* begin *

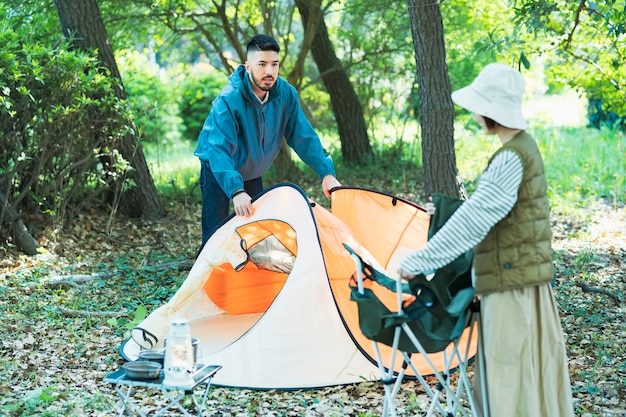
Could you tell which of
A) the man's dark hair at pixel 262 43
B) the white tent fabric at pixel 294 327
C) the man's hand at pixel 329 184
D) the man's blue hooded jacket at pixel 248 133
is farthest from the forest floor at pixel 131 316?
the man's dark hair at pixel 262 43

* end *
* begin *

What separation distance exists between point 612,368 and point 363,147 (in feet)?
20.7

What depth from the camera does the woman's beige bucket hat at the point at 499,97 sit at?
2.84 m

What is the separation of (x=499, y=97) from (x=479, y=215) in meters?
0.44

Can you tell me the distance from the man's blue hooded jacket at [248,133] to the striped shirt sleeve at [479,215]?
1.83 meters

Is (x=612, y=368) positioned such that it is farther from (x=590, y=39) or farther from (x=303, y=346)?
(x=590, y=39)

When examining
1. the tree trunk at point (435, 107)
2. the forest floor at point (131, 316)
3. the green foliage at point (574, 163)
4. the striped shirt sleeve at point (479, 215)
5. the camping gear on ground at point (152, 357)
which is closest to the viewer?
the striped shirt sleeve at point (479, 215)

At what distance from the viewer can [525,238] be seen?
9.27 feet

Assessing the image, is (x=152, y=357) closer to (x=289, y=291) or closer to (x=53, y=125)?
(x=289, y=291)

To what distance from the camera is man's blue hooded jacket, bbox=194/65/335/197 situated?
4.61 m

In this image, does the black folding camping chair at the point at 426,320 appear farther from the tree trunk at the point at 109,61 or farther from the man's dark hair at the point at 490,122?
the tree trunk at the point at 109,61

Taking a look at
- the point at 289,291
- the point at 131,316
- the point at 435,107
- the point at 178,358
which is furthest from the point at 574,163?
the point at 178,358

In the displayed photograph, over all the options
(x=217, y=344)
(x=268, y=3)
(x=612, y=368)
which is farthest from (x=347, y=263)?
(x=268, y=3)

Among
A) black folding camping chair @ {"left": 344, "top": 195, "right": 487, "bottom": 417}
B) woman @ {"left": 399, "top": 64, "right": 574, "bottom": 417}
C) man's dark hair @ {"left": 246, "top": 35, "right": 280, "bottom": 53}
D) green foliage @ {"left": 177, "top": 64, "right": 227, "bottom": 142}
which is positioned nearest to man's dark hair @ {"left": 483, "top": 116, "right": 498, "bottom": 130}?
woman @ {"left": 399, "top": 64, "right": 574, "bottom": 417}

* end *

## INSTRUCTIONS FOR THE TASK
Pick out each line of the records above that contains the word "which". Case counts.

## OUTPUT BELOW
Could you tell which of
which is closest to the viewer?
which is furthest from the point at 574,163?
which is farthest from (x=347, y=263)?
which is positioned nearest to man's dark hair @ {"left": 483, "top": 116, "right": 498, "bottom": 130}?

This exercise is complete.